The Sankei Shimbun newspaper and the Okinawa local Ryukyu Shimpo daily have clashed over how the two newspapers reported a traffic accident in December last year that left a U.S. Marine master sergeant in a coma.
The national daily has reported that the sergeant was hit by an oncoming vehicle after he rescued a Japanese civilian and criticized local newspapers for not covering the "heroic action," while the local daily has claimed that the U.S. Marine Corps has denied the sergeant helped the civilian.
According to Okinawa Prefectural Police and other sources, the accident occurred at around 4:50 a.m. on Dec. 1 on the Okinawa Expressway in the city of Okinawa. The sergeant got out of his car after accidentally coming into contact with the vehicle in front of him, after which he was hit by a following vehicle operated by another Marine member.

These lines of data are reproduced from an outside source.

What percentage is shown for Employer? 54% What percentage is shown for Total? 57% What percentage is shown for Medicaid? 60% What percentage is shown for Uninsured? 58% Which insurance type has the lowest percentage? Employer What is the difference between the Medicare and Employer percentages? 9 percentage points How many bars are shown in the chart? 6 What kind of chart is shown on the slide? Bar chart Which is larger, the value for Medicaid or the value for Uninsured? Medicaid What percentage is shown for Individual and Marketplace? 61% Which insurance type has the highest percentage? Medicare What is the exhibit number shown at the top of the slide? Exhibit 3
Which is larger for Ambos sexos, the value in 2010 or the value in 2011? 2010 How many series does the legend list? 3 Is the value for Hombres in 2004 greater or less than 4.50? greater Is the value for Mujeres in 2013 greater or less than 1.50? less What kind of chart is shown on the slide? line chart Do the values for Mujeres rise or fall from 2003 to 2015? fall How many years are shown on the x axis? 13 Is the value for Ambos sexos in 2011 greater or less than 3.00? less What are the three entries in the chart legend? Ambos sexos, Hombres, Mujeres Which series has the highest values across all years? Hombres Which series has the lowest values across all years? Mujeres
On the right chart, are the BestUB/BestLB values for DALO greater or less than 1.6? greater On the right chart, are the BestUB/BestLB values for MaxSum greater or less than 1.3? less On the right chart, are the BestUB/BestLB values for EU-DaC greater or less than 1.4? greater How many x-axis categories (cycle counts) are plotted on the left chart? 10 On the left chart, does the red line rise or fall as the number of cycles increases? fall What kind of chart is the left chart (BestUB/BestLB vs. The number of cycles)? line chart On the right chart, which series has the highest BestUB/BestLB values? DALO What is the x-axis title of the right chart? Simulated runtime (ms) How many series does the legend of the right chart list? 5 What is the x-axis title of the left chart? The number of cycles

The Sankei Shimbun published a story about the accident on Dec. 9 on its website, saying that the sergeant rescued a Japanese citizen from the crashed car and slamming the two Okinawa local dailies -- the Ryukyu Shimpo and Okinawa Times -- for only covering the accident but not the rescue action. The Sankei said the two local newspapers "bring shame to the Japanese people." The national daily also carried the story in its Dec. 12 paper edition, saying that the two dailies continued to ignore the incident.
The Ryukyu Shimpo, on the other hand, reported on Jan. 30 that the Marine Corps told the newspaper that while the sergeant checked if the driver of the other vehicle was OK, he did not rescue the driver. The local daily also quoted prefectural police as saying that it has not confirmed any rescue action carried out by the sergeant.
Asked about the conflicting reports, a Sankei Shimbun public relations official told the Mainichi Shimbun that the newspaper is continuing to cover the story and will publish an article "if we deem it necessary." Meanwhile, Ryukyu Shimpo assistant managing editor Katsutoshi Matsunaga said, "We published the article to point out that (the Sankei) criticized the Okinawan media based on information that lacked fact checking."